** Set task A **
From the SQL query in the bike ride data analysis, list every column name, output alias and table name.

** Quoted passage **
We can see that for the data between Aug 2023 to Jul 2024, around 16-17% of rides do not begin or end at a station, and around 0.1% of rides do not have a proper end location.

Lets do some checks on whether we have invalid data by checking data range and constraints, specifically if there are rides where the time differences between the start and end is longer than a day, or there are rides that are below a minute, suggesting they might be rented by mistake. 

In [None]:
%%sql
SELECT 
    SUM(TIMESTAMPDIFF(MINUTE, started_at, ended_at) <= 1) AS rides_under1min,
    SUM(TIMESTAMPDIFF(MINUTE, started_at, ended_at) >= 1440) AS rides_over1day

FROM combined_tripdata;

We can see that there are many cases where rides are under 1 minute, but not as much for rides being over a whole day. Rides that are under a minute suggest a mistake or an issue with renting the bike, while rides over a day suggest the user forgetting to return the bike. Lets also get a ratio between the number of these special cases to the total number of trips.

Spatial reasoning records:

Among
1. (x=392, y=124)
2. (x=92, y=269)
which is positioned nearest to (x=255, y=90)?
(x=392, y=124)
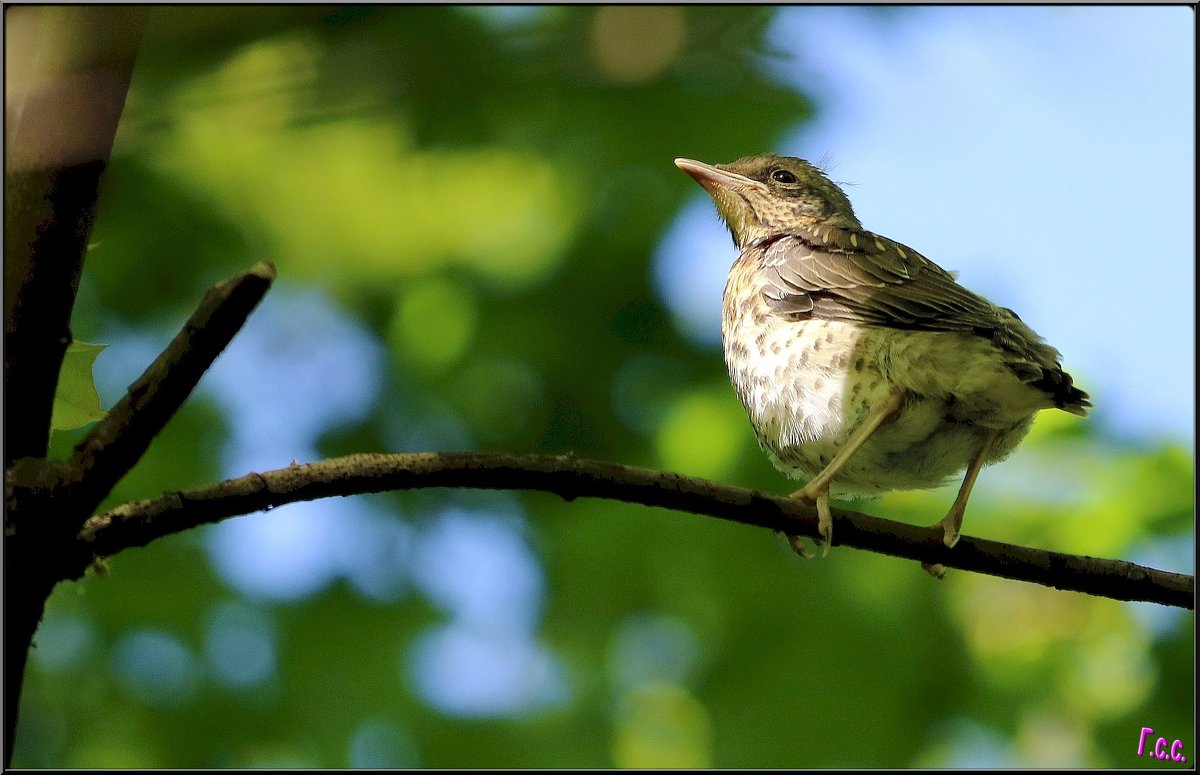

** Set task B **
Quote the spatial reasoning record above line for line, omitting the picture.

** Final result A **
started_at, ended_at, rides_under1min, rides_over1day, combined_tripdata

** Final result B **
Among
1. (x=392, y=124)
2. (x=92, y=269)
which is positioned nearest to (x=255, y=90)?
(x=392, y=124)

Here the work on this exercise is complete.